THE National University of Lesotho’s (NUL) unstable and insecure financial situation due to its high dependence on government subvention can retard the institution’s ambitious plans.
This was said by His Majesty King Letsie III at the third annual meeting of the 13th council of the NUL recent annual general meeting (AGM) held at the university recently.
The council which was inaugurated two years ago and is set to serve for another one year.
His Majesty King Letsie III said the commendable advances that the NUL has made towards meeting the targets set out in its 2015-20 strategic plan, there are still some challenges which threaten the developments. He said the challenges need to be addressed with urgency and determination.
Among the problems, His Majesty King Letsie III also noted the decrease in the number of students who qualify to pursue mathematics and science and programmes at and college level thereby hampering the country’s progress in the critical areas.
“The unstable and insecure financial situation of the NUL due to its high dependency on government subvention has remained a matter of great consternation for years,” His Majesty King Letsie III said.
“If not dealt with promptly, this can retard the ambitious plans of the university.”
His Majesty King Letsie III implored the government and development partners to sympathise with the institution and also urged the university to be more innovative.
“Adequate financial resources are required for lecturers and students to do the necessary tests, experiments and research in the laboratories in order for their ideas to become viable business concepts that can be developed.
“We are mindful of the rather dire economic situation our country faces, coupled with the competing demands for resources from different sectors; however, we hope that the pleas for adequate funding for the university will be met with a sympathetic ear by the government and also our development partners.
At the same time, I would like to add that it is imperative for the university and all institutions of higher learning to search for alternative sources of revenue in order to reduce the high dependence on government subventions,” he said.
His Majesty King Letsie III said in the two-year-old tenure of the council, several new programmes were developed and presented to it on higher education for accreditation. Of these, over 30 have been offered probationary accreditation status until 2023 while two programmes have received full accreditation.
“We applaud this important achievement and take pride in the fact that our university is modernising its programmes in response t the needs of the society.
“The establishment of the NUL Water Institute (NULWI) for which recruitment purposes for lecturers is underway in readiness for the approval and accreditation of programmes, is another groundbreaking project to boast about. I have been reliably informed that plans are afoot to start offering programmes under the water institute in the second half of 2019.
“The progress registered towards the establishment of the school of engineering is a positive development that has great potential to develop our human capital in those critical areas that will ensure that Lesotho achieves her aspirations for accelerated economic development.
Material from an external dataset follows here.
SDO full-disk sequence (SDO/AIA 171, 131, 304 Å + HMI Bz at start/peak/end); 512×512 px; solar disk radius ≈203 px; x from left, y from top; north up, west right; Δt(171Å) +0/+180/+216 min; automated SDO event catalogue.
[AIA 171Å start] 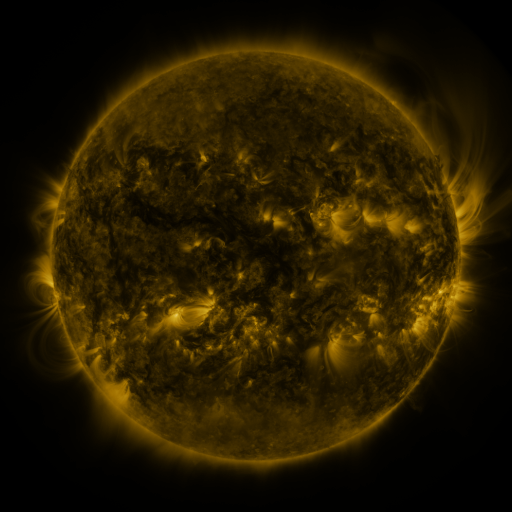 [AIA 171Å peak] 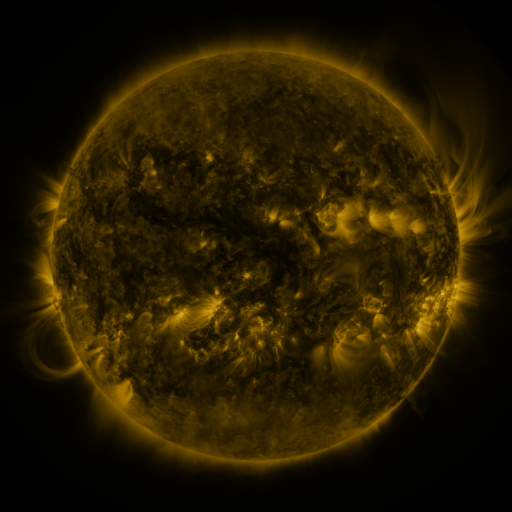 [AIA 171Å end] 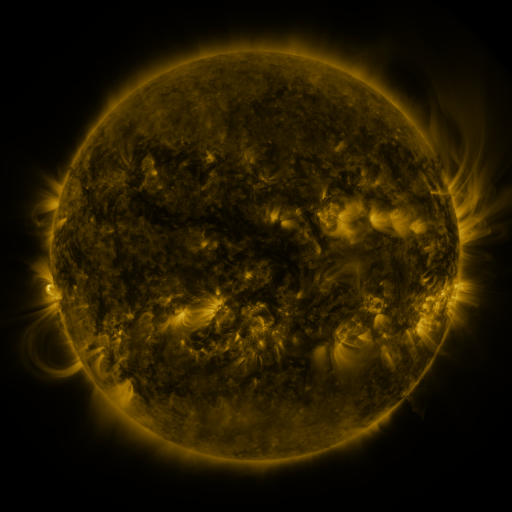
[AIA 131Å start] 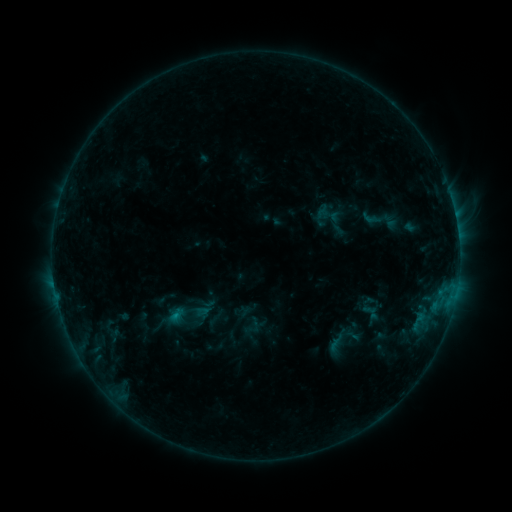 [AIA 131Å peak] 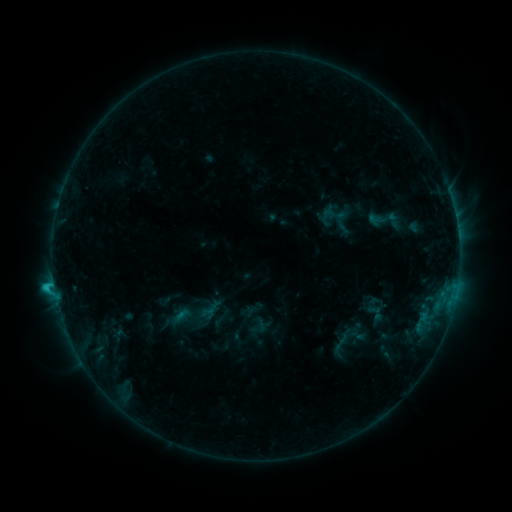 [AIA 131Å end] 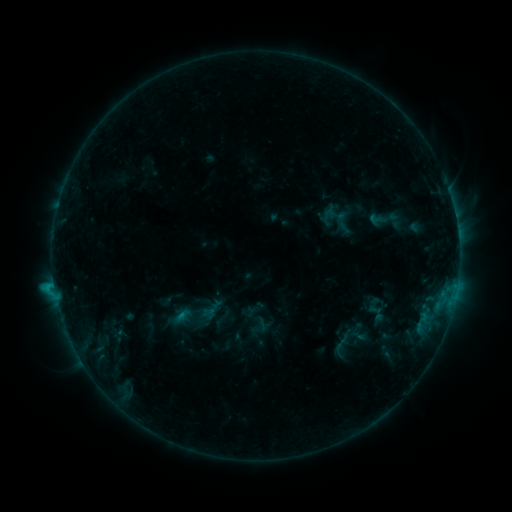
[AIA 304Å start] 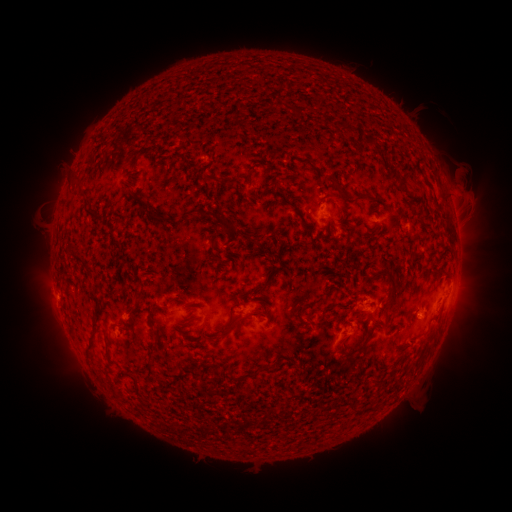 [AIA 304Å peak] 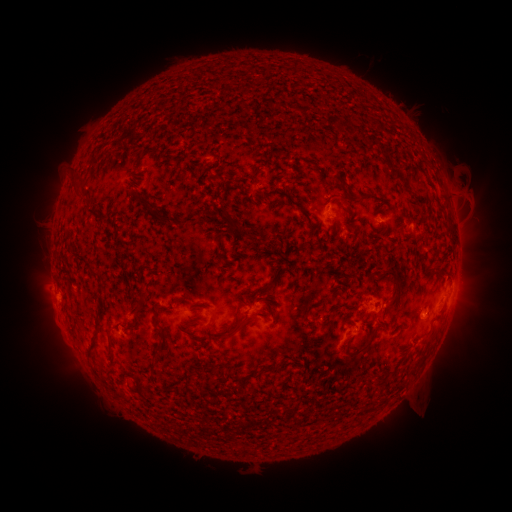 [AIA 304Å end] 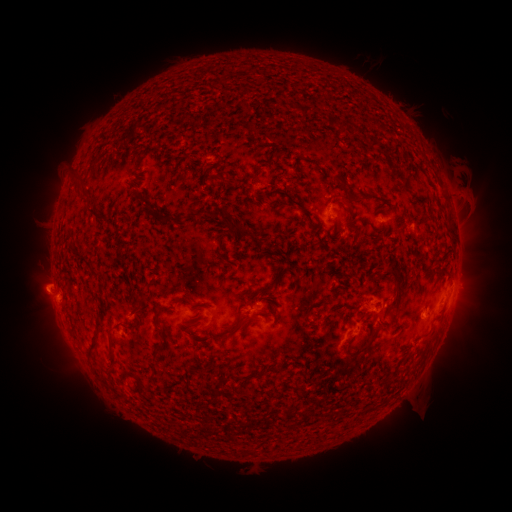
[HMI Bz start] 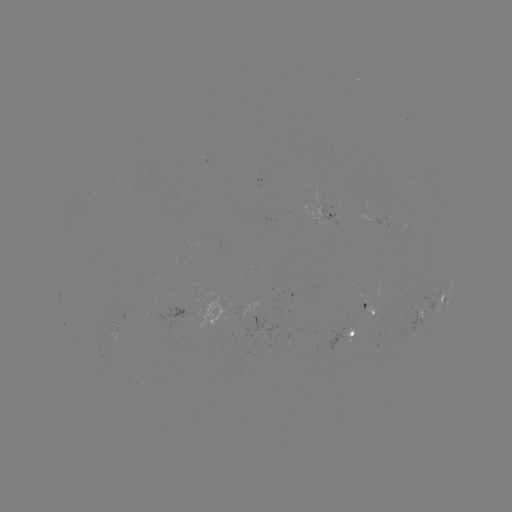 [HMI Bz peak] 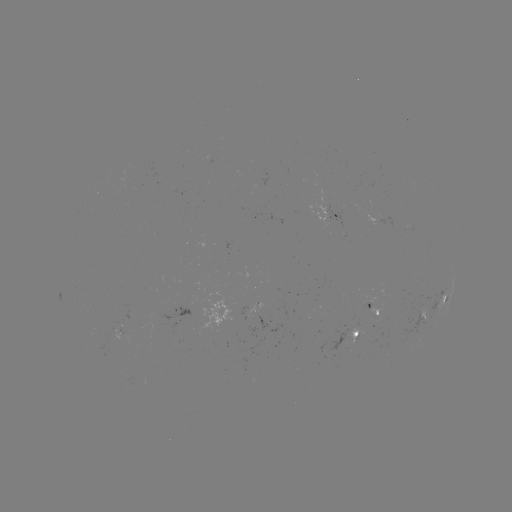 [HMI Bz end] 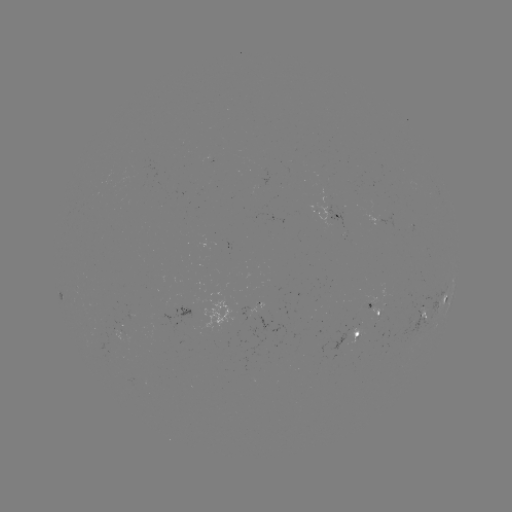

Importantly, the approval by the government to provide funding for the implementation of this significant project provide a much-needed stimulus towards bringing to fruition this important project.
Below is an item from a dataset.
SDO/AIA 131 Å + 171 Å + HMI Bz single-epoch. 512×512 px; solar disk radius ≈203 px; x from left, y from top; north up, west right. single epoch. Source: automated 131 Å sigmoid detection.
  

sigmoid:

“We are all aware that in addition to a plethora of related benefits, such a school would cut costs of training engineers for Lesotho by more than half,” His Majesty King Letsie III said.
He also hailed the launch of the institution’s innovation hub in November 2018, a concept which he said could address the plight of unemployed youths and stimulate the stagnant economy.
For his part, chairperson of the NUL council Tseko Bohloa said the meeting was in fulfilment of the requirements of the governing instruments of NUL.
He said the council was obliged by these same instruments to give an account on matters which they worked on during the period under review and to present an outlook for the year ahead.
“As the end of term of office for the 13th Council approaches, it is appropriate to look back at the journey that has been travelled and apart from being punctuated by the challenges which arose from the inadequacy of resources, has been marked by conditions of stability that permitted leaning to proceed without major interruptions,” Mr Bohloa said
He said the council considers it appropriate to applaud the efforts of the Vice-Chancellor, Professor Nqosa Mahao and his management team for providing the correct leadership and upholding healthy relations between itself and other key players within the realm of human capital development.
The Deputy Minister of Education and Training, Mothepu Mahapa, said the occasion afforded the government a vital opportunity to highlight policy issues that are in line with the core mandate of the NUL, particularly the government’s strategic direction on the troika of the university’s responsibility on teaching and learning, research and community engagement.
“My ministry aims to work even better with the university for example’ in the proposed Secondary School Curriculum Dissemination Strategy. NUL as a teacher training institution is expected to devote time providing training for teachers on the new curriculum as part of teacher professional development,” Mr Mahapa said.